Il Vescovi di Carpi a sua volta ha voluto ringraziare con un caloroso discorso Papa Francesco: “E’ con gioia e non le nascondo con commozione che l’accogliamo perché la sua decisione di venirci a visitare, noi così piccoli, ci testimonia l’amore di un Padre che si prende cura di tutti i suoi figli”. Per Monsignor Cavina “in questa piazza c’è il cuore antico e nuovo di Carpi. Un cuore che a volte risente della stanchezza del cammino, altre volte batte a cadenza irregolare di fronte alle sfide, altre volte ancora sembra fermarsi impaurito”. “Ma la sua presenza – confida il Vescovo - tra noi e la parola che ci ha rivolta rappresentano – scusi il paragone forse irriverente - un cardiotonico che noi vogliamo assumere, perché i nostri cuori possano tornare a prendere il largo con gioia e fiducia per testimoniare che Vita semper vincit –La vita sempre vince”.

Prima di sciogliere l’assemblea, Francesco invoca la benedizione sui fedeli e sulle prime pietre - poste ai piedi della pedana-presbiterio
- di quattro edifici della Diocesi di Carpi che saranno costruiti ex novo. Il segno della città che rinasce.

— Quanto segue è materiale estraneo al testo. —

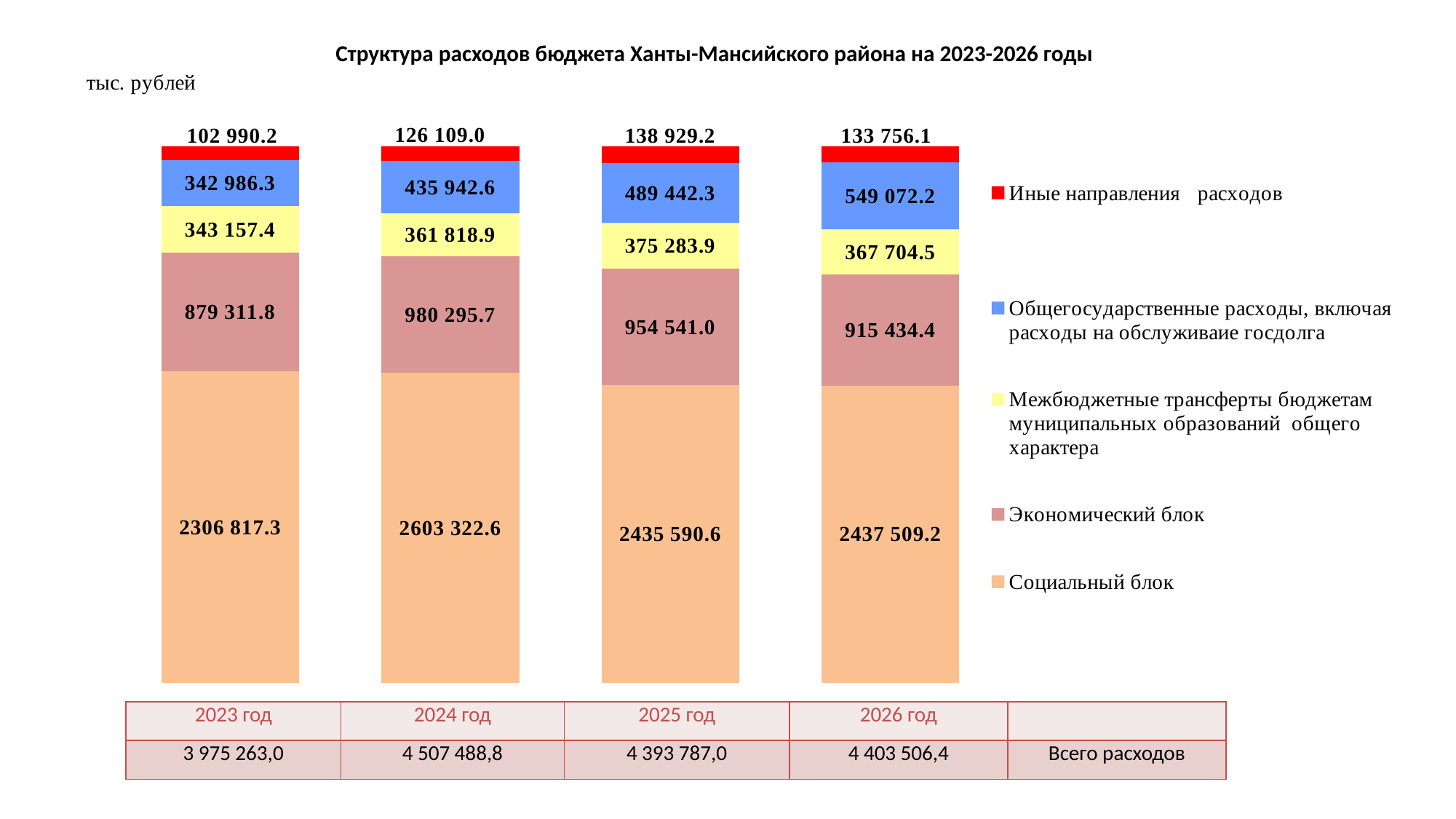
How many series does the legend list? 5 Does the value of Общегосударственные расходы, включая расходы на обслуживаие госдолга rise or fall from 2023 год to 2026 год? rise What is the difference between Социальный блок in 2024 год and in 2023 год? 296 505.3 Which year has the larger value for Экономический блок, 2024 год or 2025 год? 2024 год In which year is Иные направления расходов the lowest? 2023 год What is the total of all expenditures (Всего расходов) for 2023 год? 3 975 263,0 What is the value of Общегосударственные расходы, включая расходы на обслуживаие госдолга for 2026 год? 549 072.2 What is the value of Социальный блок for 2023 год? 2306 817.3 What is the value of Экономический блок for 2025 год? 954 541.0 In which year is Социальный блок the highest? 2024 год How many years (bars) are shown in the chart? 4 What is the value of Иные направления расходов for 2024 год? 126 109.0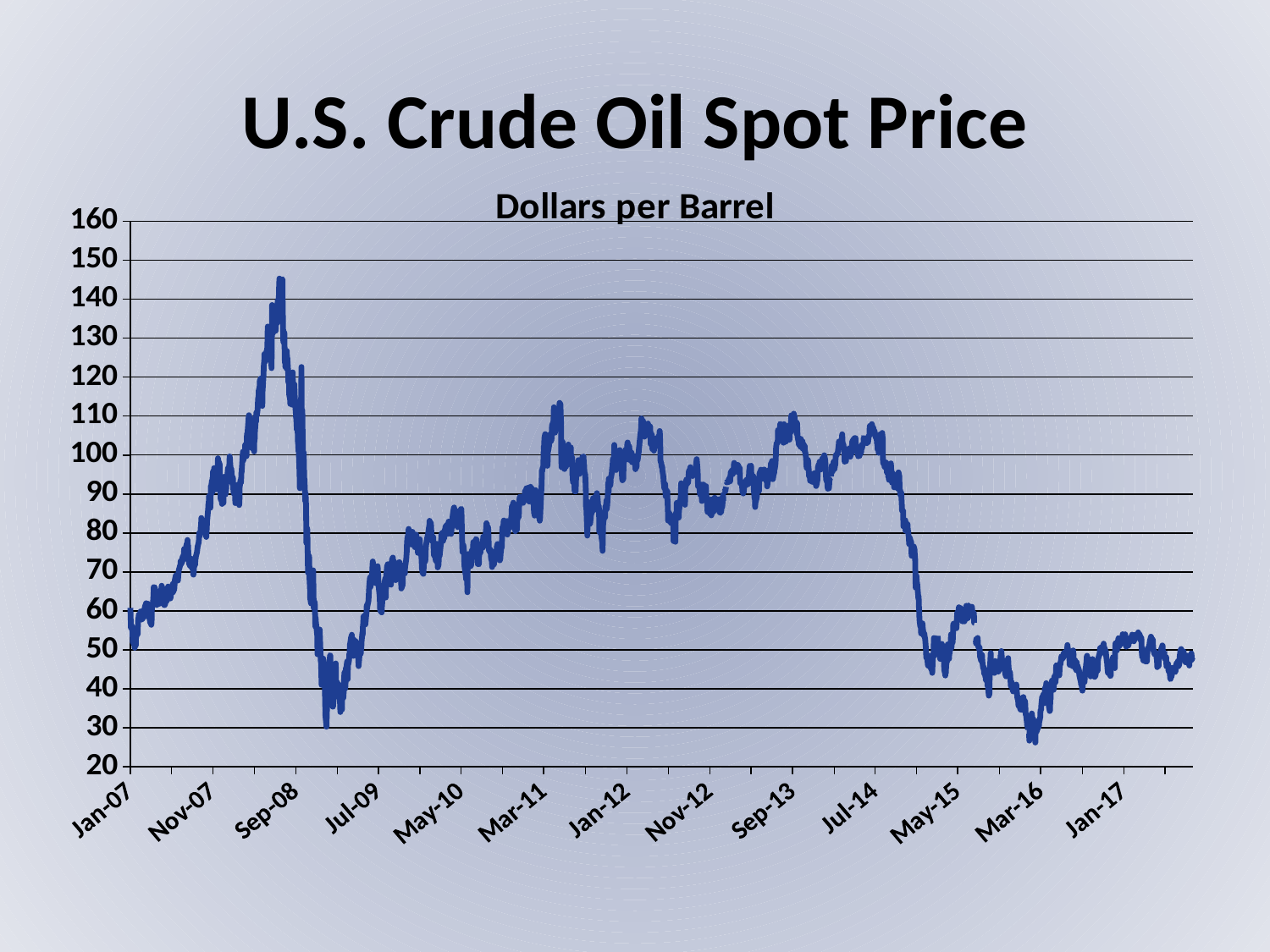
Is the value at Mar-16 greater or less than 50? less What unit is the crude oil price plotted in, according to the chart subtitle? Dollars per Barrel How many date labels are shown along the x axis? 13 How many data series are plotted on the chart? 1 Does the crude oil price rise or fall between Jul-14 and May-15? fall What kind of chart is shown on the slide? line chart Which is larger, the value at Sep-13 or the value at Mar-16? Sep-13 Is the lowest value of the crude oil price greater or less than 30? less Is the peak value of the crude oil price greater or less than 140? greater What is the title of the chart? U.S. Crude Oil Spot Price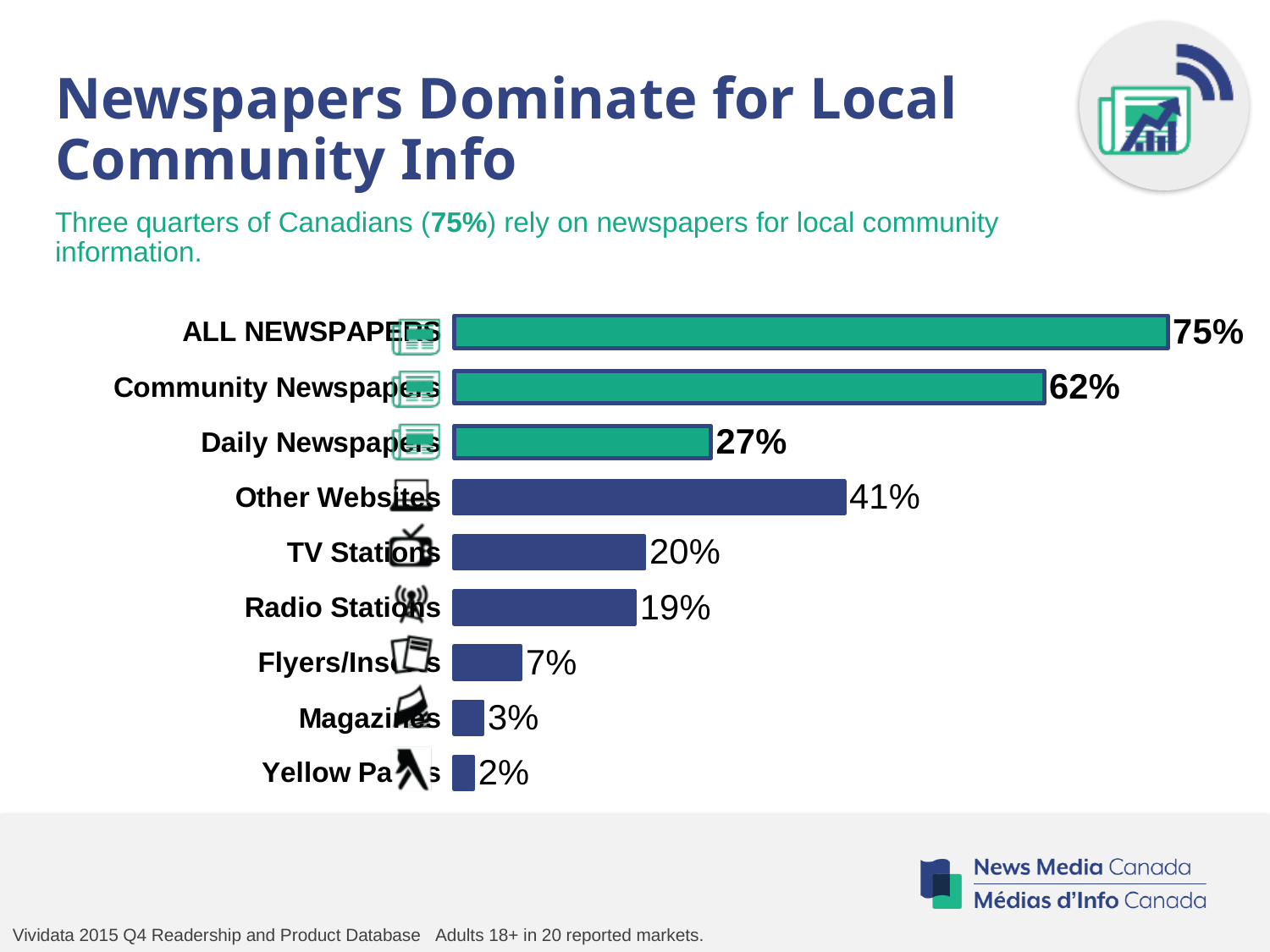
What colour are the bars for the newspaper categories? Green Which category has the highest value? ALL NEWSPAPERS What is the difference between the values for Other Websites and TV Stations? 21% What is the difference between the values for Community Newspapers and Daily Newspapers? 35% How many categories are shown in the chart? 9 What is the value for Radio Stations? 19% Which is larger, the value for Daily Newspapers or the value for Other Websites? Other Websites What kind of chart is shown on the slide? Bar chart What is the value for Flyers/Inserts? 7% What is the value for Other Websites? 41% Which category has the lowest value? Yellow Pages What is the value for Community Newspapers? 62%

La Chiesa nuova di Sant’Agata di Cibeno a Carpi. “E’ stata per noi una notizia imprevista, inimmaginabile, ma naturalmente molto gradita. Non si può chiedere di più della benedizione del Papa per dare solennità alla costruzione della nostra nuova chiesa”. Così don Carlo Gasperi, parroco di Sant’Agata di Cibeno a Carpi, si esprime riguardo alla benedizione della prima pietra impartita dal Pontefice.

La “Cittadella della carità” a Carpi che sorgerà in un’area di proprietà della Diocesi, in via Orazio Vecchi a Carpi, in un quartiere (zona acquedotto) dove avrebbe dovuto costituirsi una nuova parrocchia.

Il Centro di spiritualità a Sant’Antonio in Mercadello di Novi di Modena. Presso la parrocchia di Sant’Antonio in Mercadello di Novi di Modena - piccola realtà ferita dal terremoto del 2012 - sarà edificato un nuovo Centro pastorale diocesano.

Infine la struttura polivalente di San Martino Carano di Mirandola. A seguito del sisma del 2012, la parrocchia di San Martino Carano è stata affidata ai Missionari Servi dei Poveri.

Papa Francesco adesso si recherà al Seminario di Carpi dove, alle ore 13, pranzerà con i Vescovi della Regione, i Sacerdoti anziani residenti nella Casa del Clero e i Seminaristi.